Consent for Supportive Oligonucleotide Technique
Please read this form entirely. It contains information to assist you in making a decision to have a specific therapy. Initial each paragraph if you understand it. If you do not understand it, do not initial it and each paragraph will be discussed with you separately. There are risks and complications that may result from this therapy, they are rare, but do exist and you must be aware of them.
Supportive Oligonucleotide Technique (SOT) is a treatment for cancer or infections with viruses or Lyme bacteria. Essentially SOT is the creation of a shutoff “key” that precisely fits a chosen “lock” portion of a cancer cell or pathogen. The “lock” is a specific section of DNA that normally controls an important function of the cancer cell or pathogen. The “key” binds to the “lock” and blocks the function thus killing the cancer cell or pathogen. After the cancer cell or pathogen dies the SOT compound is released and travels to the next target, thus fighting the cancer or infection 24/7 for months.
SOT is given by intravenous infusion. Medications given prior to the SOT infusion include ranitidine and dexamethasone, both to minimize the chances of allergic reactions and to increase the efficacy of the SOT treatment.
_____ Possible side effects include headache, flu-like symptoms, fever, body aches, sweating, diarrhea, cough, asthma flare.

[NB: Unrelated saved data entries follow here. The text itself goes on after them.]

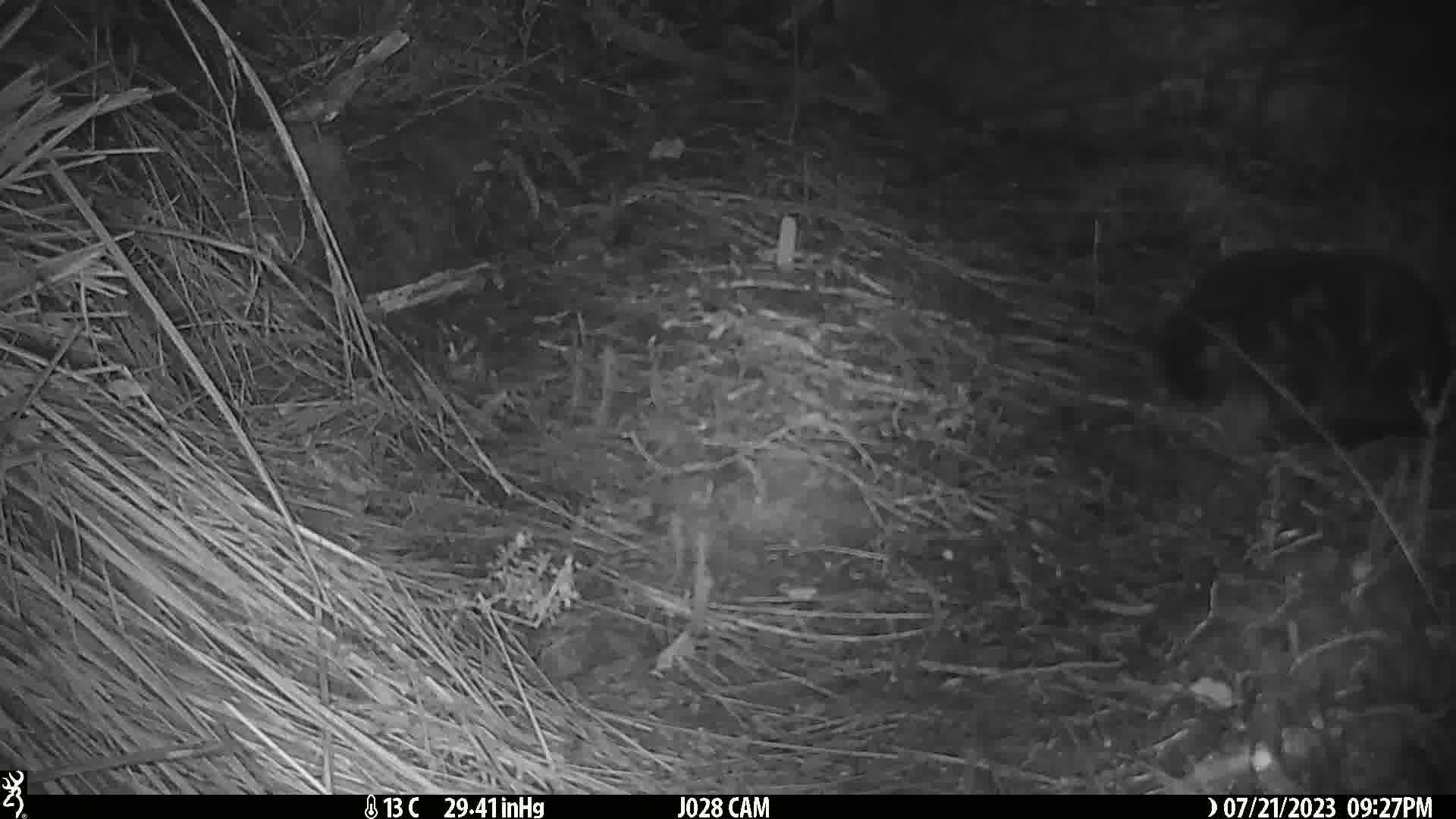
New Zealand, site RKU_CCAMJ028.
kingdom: Animalia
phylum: Chordata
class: Mammalia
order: Carnivora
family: Felidae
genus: Felis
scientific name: Felis catus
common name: domestic cat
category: cat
Cat (domestic cat) (Felis catus).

_____ Rare complications with cancer treatment include “tumor lysis syndrome” which might lead to high blood potassium, high blood phosphate, low blood calcium, high blood uric acid and higher than normal levels of blood urea nitrogen and other nitrogen-containing compounds. The metabolic abnormalities seen in tumor lysis syndrome can ultimately result in nausea and vomiting, but more seriously edema, fluid overload, kidney damage, seizures, congestive heart failure, abnormal heart rhythm, syncope, sudden death.
_____ Other rare complications with cancer treatment may include those secondary to fluid accumulation around areas of dying cancer cells. This may lead to seizures. This may lead to fluid in the lung or abdomen that needs to be drained.
_____ The above listed risks may occur, but there may be unforeseen risks and risks that are not included on this list. Some of these risks, if they occur, may necessitate hospitalization and/or extended outpatient therapy to permit adequate treatment.
_____ I will conform and comply with the recommended dosing of SOT. If recommended, I will obtain baseline and periodic lab tests to assure proper monitoring of my SOT.
_____ I understand that medicine is not an exact science and that no guarantees are offered regarding my expected results. I am aware that it is possible that this treatment will not work for me.
I have read the foregoing information, it has been explained, and I understand it. All of my questions have been answered. By executing this form, I am indicating that I have no questions whatsoever and I give my full informed consent to have SOT prescribed.